Kochi: If the current trend is any indication, the exports of spices from the country are likely to cross the target of Rs 3,600 crore set by the Spices Board for the current fiscal. Run-up to Budget 2008-09
The total shipments during April-January 2007-08 stood at 3,49,776 tonnes valued at Rs 3,485.48 crore compared with the target of 3.8-lakh tonnes valued at Rs 3,600 crore. During the corresponding period of the previous fiscal, the total exports were at 2,92,185 tonnes valued at Rs 2,850.45 crore. Thus, there has been a substantial increase — both in volume and value.
Chilli and mint
Compared with the performance of April-January 2006-07, the achievement during the year is higher by 20 per cent in volume and 22 per cent in terms of rupee value, an office release said. In dollar terms of value, the growth is 38 per cent. Against the target of 3.8 lakh tonnes valued at Rs 3,600 crore ($875 million) fixed for the year, 99 per cent of the dollar value (97 per cent in rupee value) and 92 per cent of the volume have already been achieved during the first ten months.

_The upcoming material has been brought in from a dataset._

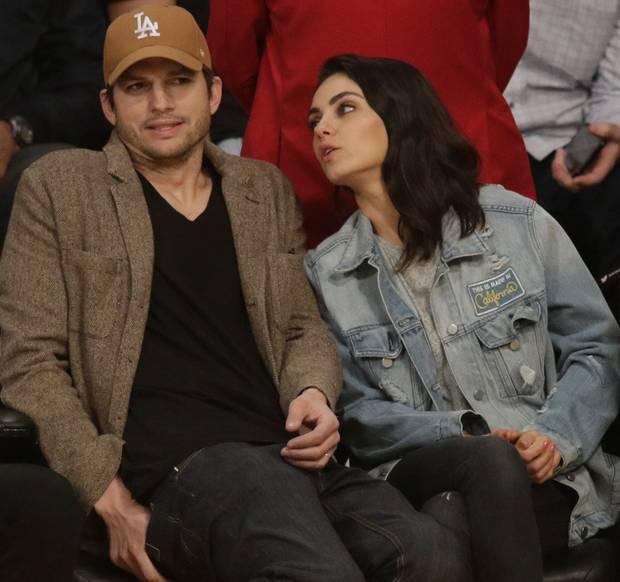 Januar 2019  Zeit für süße Albernheiten: Während eines Heimspiels der Los Angeles Lakers zeigen sich Ashton und Mila gut gelaunt.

Export of spices like chilli and mint products have already exceeded the targets both in terms of volume and value. During the period, export of coriander and cumin has exceeded the target in value terms and vanilla in volume terms.
Spices such as pepper, chilli, cardamom (large), coriander, fennel, fenugreek, vanilla and other miscellaneous spices performed better than last year. Value added spice products such as curry powder, spice oils and oleoresins and mint products have also done better compared with last year. Performance of some of the items such as cardamom (small), ginger, turmeric, cumin, celery, garlic and nutmeg and mace fell short of last year’s performance.
During April-January 2007-08, the export of pepper from India has been 29,300 tonnes valued at Rs 427.63 crore, which is higher by 21 per cent in quantity and 71 per cent in value compared with last year’s achievement of 24,160 tonnes valued at Rs 250.24 crore. The average fob unit value has increased to Rs 145.95 per kg from Rs 103.58 per kg of last year. During the period, Indian pepper has become more competitive in the international market compared with other major producing countries such as Vietnam, Indonesia and Malaysia. The major buyers of Indian pepper are the US followed by UK, Italy, Germany and Canada.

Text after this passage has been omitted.